Faisant suite à un appel à projets, trois jeunes talents illustrent “Le dessin dans tous ses états” au 3Cinq, Centre d’Art Contemporain de Lille. Allons à la rencontre de deux jeunes femmes originaires du Sud de la France et d’un tout jeune Namurois toujours étudiant à La Cambre de Bruxelles…
Quittant sa belle ville de Marseille pour étudier au Fresnoy de Tourcoing, studio national des arts contemporains, Lou Le Forban a trouvé en notre territoire une source d’inspiration pour cet univers carnavalesque qui est sien, nourri de peinture flamande et d’esprit breughélien. De Dunkerque aux Pyrénées, la distance est vite parcourue, ambiance joyeusement foutraque, fêtes sans dessus-dessous, personnages iconographiques, contes et légendes sont l’arcane de son travail aussi burlesque que joyeux.
Lou aime quand les rôles s’inversent, les codes s’abolissent. La frontière ténue est alors franchie en une bascule de l’humour excessif au grotesque parfois lugubre voire répugnant, tel ce vin consommé avec excès, trop-plein de saoulerie qui enivre certains et en fait vomir d’autres en un flot de sang carminé. Elle dessine des rondes paysannes, emprunte à Bosch ou Brueghel des saynètes, s’inspire des légendes et figures locales, tels le bruxellois Manneken Pis et son homologue féminin Jeanneke Pis (qui fait pipi assise !), ou “Lou drapé”, jument blanche camarguaise dont la blême croupe s’allonge à l’infini à mesure que les enfants grimpent sur son dos. Car Lou aime particulièrement “le fait de pouvoir parler à des enfants” qui collaborent dans de grands éclats de rire face à ces fluides corporels lâchés de façon débridée, ces lâcher-prises ludiques, et participent à la création de grands cadavres exquis.
Lou fait également la part belle à la broderie, clin d’œil nostalgique aux générations passées, un petit quelque chose de désuet. En imprégnant son tissu de curcuma, elle le rend photosensible et lui confère plus de légèreté ; sa peinture acrylique réhaussée de personnages brodés et de motifs ornementaux évolue ainsi au fil du temps. Qu’on le nomme l’idiot du village, le fou du roi ou le marginal, aussi rusé que maladroit, le trickster, ou joliment nommé “fripon”, accroche notre regard à l’entrée de l’exposition, en tentures monumentales. Pour ses petits dessins, Lou s’intéresse toujours au carnaval, préférant à la foule dans son ensemble, les à-côtés, le hors champs.

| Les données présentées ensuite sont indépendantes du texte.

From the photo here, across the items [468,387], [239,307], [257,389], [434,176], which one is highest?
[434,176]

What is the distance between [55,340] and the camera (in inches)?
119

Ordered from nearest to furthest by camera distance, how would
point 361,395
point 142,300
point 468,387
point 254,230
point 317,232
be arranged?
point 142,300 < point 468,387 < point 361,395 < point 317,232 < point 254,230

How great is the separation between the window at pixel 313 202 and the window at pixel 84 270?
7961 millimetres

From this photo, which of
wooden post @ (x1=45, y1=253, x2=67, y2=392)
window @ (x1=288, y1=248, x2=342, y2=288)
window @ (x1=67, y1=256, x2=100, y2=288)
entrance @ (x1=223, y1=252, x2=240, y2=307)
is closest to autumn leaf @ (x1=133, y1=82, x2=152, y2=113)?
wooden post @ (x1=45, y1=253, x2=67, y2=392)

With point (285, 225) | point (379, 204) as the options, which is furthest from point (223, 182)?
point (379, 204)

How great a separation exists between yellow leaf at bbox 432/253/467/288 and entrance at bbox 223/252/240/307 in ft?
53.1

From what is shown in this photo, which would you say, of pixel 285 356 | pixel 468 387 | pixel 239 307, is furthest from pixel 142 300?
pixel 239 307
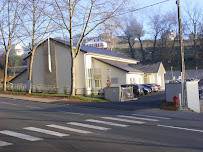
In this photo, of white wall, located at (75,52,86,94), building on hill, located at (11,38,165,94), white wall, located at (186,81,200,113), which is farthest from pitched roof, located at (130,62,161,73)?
white wall, located at (186,81,200,113)

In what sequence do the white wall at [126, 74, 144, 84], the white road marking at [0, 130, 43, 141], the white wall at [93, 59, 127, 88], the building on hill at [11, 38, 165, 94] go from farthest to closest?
the white wall at [126, 74, 144, 84] → the white wall at [93, 59, 127, 88] → the building on hill at [11, 38, 165, 94] → the white road marking at [0, 130, 43, 141]

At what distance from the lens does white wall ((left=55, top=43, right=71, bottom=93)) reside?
37.4 metres

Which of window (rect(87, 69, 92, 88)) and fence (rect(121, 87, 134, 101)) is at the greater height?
window (rect(87, 69, 92, 88))

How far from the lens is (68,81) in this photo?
3725 cm

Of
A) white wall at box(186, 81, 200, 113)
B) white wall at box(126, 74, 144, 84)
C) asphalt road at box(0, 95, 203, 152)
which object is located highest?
white wall at box(126, 74, 144, 84)

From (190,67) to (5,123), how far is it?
67.8m

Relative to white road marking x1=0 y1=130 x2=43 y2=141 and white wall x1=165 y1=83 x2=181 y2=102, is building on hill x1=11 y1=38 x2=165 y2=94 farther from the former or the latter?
white road marking x1=0 y1=130 x2=43 y2=141

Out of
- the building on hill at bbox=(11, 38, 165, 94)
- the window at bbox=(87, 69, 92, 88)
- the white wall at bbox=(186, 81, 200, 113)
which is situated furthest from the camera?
the window at bbox=(87, 69, 92, 88)

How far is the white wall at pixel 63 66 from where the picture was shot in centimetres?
3741

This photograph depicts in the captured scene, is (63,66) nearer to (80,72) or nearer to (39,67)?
(80,72)

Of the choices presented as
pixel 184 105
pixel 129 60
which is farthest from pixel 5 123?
pixel 129 60

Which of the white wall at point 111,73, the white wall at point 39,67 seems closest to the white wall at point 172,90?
the white wall at point 111,73

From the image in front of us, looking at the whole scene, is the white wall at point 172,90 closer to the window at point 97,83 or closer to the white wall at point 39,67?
the window at point 97,83

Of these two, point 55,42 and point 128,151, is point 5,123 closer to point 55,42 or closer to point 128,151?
point 128,151
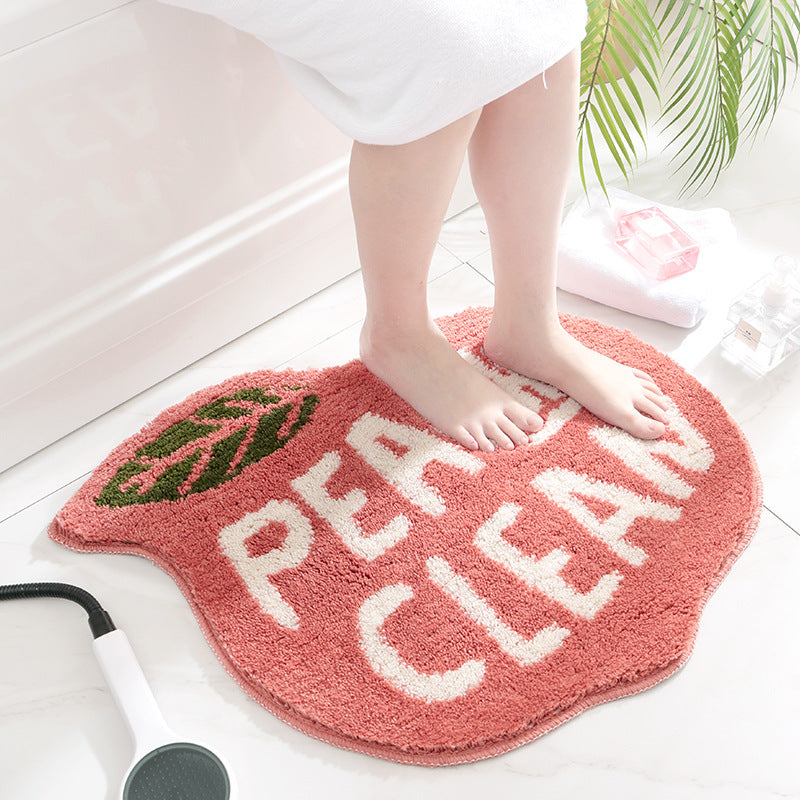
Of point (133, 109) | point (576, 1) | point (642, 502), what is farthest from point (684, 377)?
point (133, 109)

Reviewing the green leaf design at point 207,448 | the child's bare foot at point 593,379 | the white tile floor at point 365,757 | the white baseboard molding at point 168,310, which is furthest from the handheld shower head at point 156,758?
the child's bare foot at point 593,379

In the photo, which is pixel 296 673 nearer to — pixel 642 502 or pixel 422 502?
pixel 422 502

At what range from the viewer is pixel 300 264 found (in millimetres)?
1195

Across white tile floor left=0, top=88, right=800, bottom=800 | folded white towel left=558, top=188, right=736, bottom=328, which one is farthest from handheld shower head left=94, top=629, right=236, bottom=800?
folded white towel left=558, top=188, right=736, bottom=328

Les titres de ses œuvres alternent entre poésie et simplicité : “La caresse des graminées sur nos cuisses”, représentation du compagnonnage amoureux, “La danse paysanne” ou “Les algues sœurs”, inspirée d’une petite sculpture russe qui l’avait autrefois marquée, illustrent sa démarche : “parfois j’ai vu une image, elle m’imprègne et par la suite, je la régurgite”.
Autre élève du Fresnoy originaire de Montpellier, Véra Hector, passionnée de cinéma expérimental et d’avant-garde, se nourrit d’images, de films, de projets qui demandent beaucoup de temps, des grands formats, des croquis aussi. Elle pratique le dessin depuis toujours, en fait un objet propice à la construction de plans et de décors. La pratique de l’écriture la pousse à s’intéresser tant à la représentation qu’au personnage lui-même, inextricable rapport de dissolution de la figure et de l’apparition. Les techniques se mélangent dans une cuisine aboutissant à une vraie narration : grain, texture, transfert, pastel, maquillage… Empreinte de surréalisme, Véra évoque en dessins Pierre Clémenti, enfant terrible du cinéma français à la beauté ravageuse et ténébreuse face notamment à Catherine Deneuve dans “Belle de Jour”. Autre source d’inspiration : cette figure masculine romantique et sauvage à la dégaine de loubard, le réalisateur, scénariste et photographe, Guy Gilles.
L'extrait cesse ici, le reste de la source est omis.